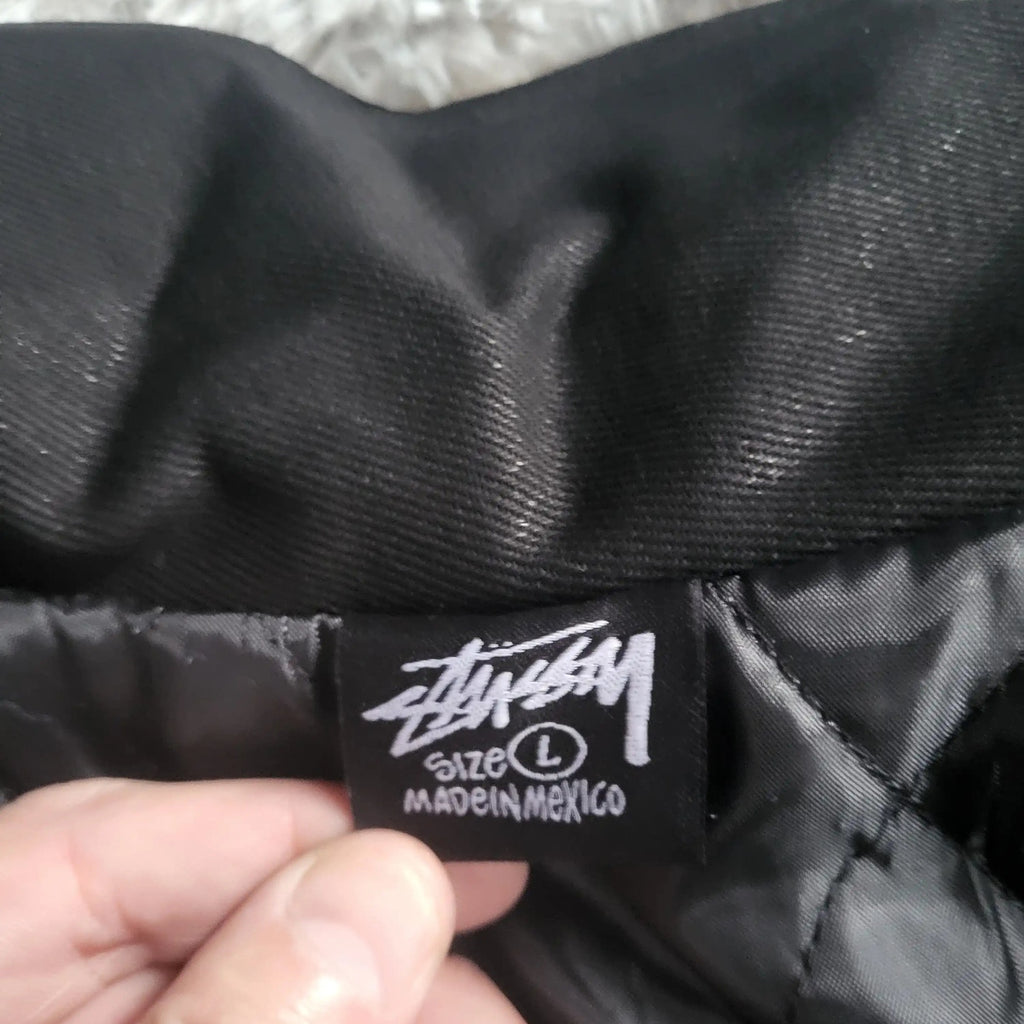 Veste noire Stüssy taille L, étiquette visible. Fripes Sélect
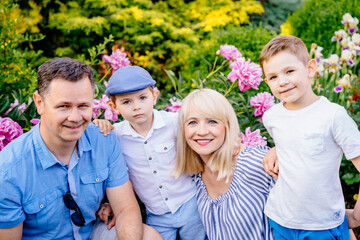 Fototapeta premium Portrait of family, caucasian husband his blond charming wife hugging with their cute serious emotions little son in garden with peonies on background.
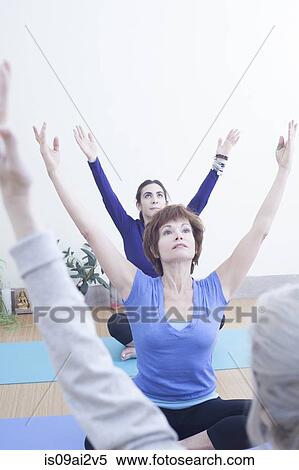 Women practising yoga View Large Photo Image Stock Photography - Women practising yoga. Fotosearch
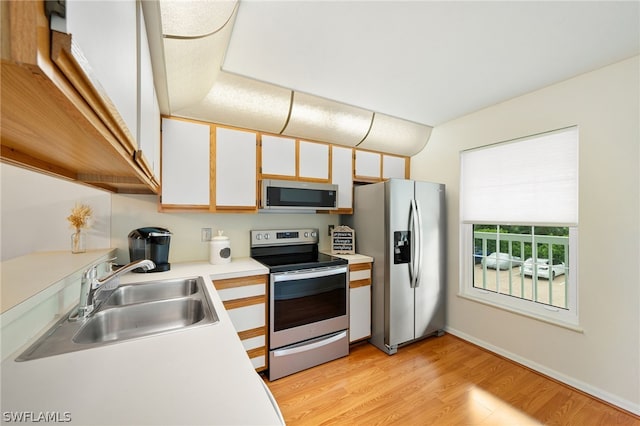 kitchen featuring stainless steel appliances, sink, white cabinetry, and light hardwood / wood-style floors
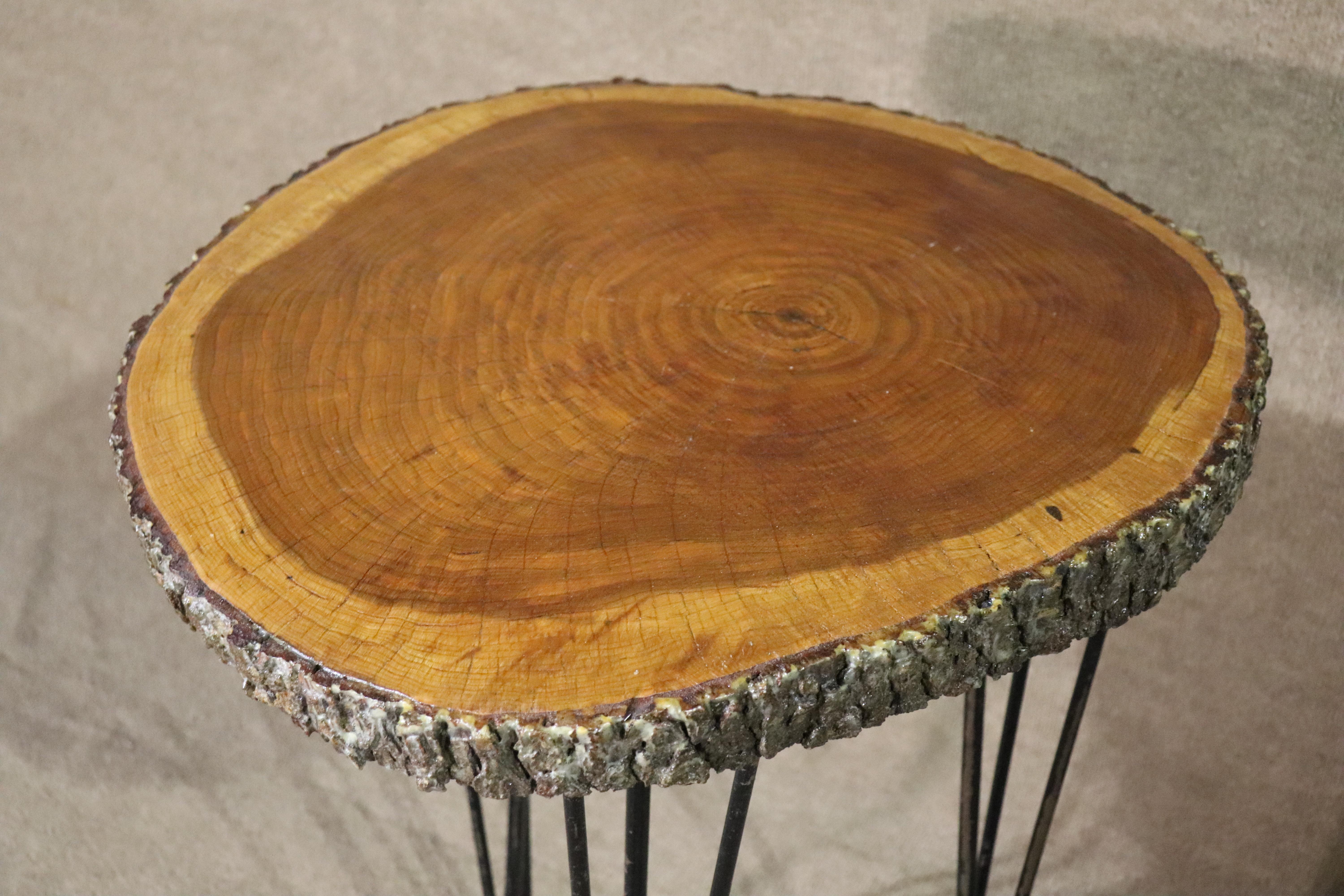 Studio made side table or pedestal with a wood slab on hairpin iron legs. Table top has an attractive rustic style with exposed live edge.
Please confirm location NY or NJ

####

[TASK GOAL]: Substitute "backyard" for "garden" in each of the lines above, keep everything else unchanged, and leave the pictures out of your answer.

[WRITTEN RESPONSE]:
 Veste noire Stüssy taille L, étiquette visible. Fripes Sélect
 Fototapeta premium Portrait of family, caucasian husband his blond charming wife hugging with their cute serious emotions little son in backyard with peonies on background.
 Women practising yoga View Large Photo Image Stock Photography - Women practising yoga. Fotosearch
 kitchen featuring stainless steel appliances, sink, white cabinetry, and light hardwood / wood-style floors
 Studio made side table or pedestal with a wood slab on hairpin iron legs. Table top has an attractive rustic style with exposed live edge.
Please confirm location NY or NJ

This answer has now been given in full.